Tuesday, May 27

Stars May Have Weather


If aliens could live on the star Alpha Andromedae in the Andromeda constellation, they might have a ready source of small talk: the weather. A seven-year study turned up shifting blotches of mercury vapor encircling the star, suggesting that its atmosphere churns the element up and down in great clouds. If correct, the discoverers say, the result marks the first example of stellar surface features that depend solely on atmospheric effects and not on magnetic fields—or in other words, weather. "No one has been able to find definite signatures of weather in stars before," says astrophysicist Saul Adelman of The Citadel in Charleston, S.C. "In most stars, what is seen is the result of magnetic activity."Sunspots—the most familiar stellar markings—occur when strong magnetic fields roil up from the sun's interior and block the outward flow of energy. Similarly, researchers believe that magnetic fields create patterns on some large, bright, young stars by holding in place elements that have become concentrated in certain parts of the atmosphere. In 2002, however, Adelman and colleagues reported finding a few large, bright stars that lacked magnetic fields but were chemically blotchy anyway. In particular, they noticed a fluctuating amount of mercury in the atmosphere of Alpha Andromedae, a relatively young Milky Way star that is more than twice as wide as the sun and 30 times brighter, Adelman says.
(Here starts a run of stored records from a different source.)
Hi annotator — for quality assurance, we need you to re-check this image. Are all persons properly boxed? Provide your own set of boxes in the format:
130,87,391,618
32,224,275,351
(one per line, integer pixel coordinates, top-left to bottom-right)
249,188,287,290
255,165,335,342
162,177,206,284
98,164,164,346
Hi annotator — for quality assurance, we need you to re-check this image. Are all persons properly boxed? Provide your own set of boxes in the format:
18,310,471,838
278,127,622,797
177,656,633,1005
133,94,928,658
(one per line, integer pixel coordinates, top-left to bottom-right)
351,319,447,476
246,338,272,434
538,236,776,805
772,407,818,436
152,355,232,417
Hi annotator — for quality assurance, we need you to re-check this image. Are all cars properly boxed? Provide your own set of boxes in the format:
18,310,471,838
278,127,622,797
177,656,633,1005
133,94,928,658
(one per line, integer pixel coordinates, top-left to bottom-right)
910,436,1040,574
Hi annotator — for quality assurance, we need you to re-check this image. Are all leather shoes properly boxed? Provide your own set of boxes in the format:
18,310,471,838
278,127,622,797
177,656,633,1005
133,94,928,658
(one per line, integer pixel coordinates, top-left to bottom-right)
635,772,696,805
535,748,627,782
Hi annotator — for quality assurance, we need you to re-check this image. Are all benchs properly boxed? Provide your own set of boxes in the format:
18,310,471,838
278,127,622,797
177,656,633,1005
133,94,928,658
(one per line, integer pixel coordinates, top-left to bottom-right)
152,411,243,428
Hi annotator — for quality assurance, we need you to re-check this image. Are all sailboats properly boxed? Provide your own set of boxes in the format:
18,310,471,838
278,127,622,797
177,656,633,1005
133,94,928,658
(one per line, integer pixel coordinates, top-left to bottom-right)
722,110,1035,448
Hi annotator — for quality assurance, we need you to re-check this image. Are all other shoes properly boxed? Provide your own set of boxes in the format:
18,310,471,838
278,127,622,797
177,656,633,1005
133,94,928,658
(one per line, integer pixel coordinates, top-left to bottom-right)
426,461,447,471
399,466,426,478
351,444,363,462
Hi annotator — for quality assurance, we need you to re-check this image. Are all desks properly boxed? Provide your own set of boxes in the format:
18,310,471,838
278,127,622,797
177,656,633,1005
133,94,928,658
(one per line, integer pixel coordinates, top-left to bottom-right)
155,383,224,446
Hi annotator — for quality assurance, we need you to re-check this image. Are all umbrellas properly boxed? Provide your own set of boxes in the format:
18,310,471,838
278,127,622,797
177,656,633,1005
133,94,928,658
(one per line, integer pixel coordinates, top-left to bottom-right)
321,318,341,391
To detail the changes, they scanned for mercury at two-year intervals from 1998 to 2004 and applied a technique to map the concentration of mercury on the star's surface. An undulating high-concentration band of mercury circles the star's equator, the group reports online today in Nature Physics. The concentration of mercury in some locations varied as much as a hundredfold between measurements. Team member Oleg Kochukhov, an astrophysicist at Uppsala University in Sweden, compares the mercury with thin planetary cirrus clouds. Stellar radiation would lift the mercury atoms, Adelman says, while stellar wind particles and variations in the star's rotational speed between the equator and poles might influence the clouds' rise and fall. Adelman adds that weather may exist on other stars like Alpha Andromedae, but the mercury makes atmospheric changes easy to spot. "In most stars," he says, "you don't have such markers."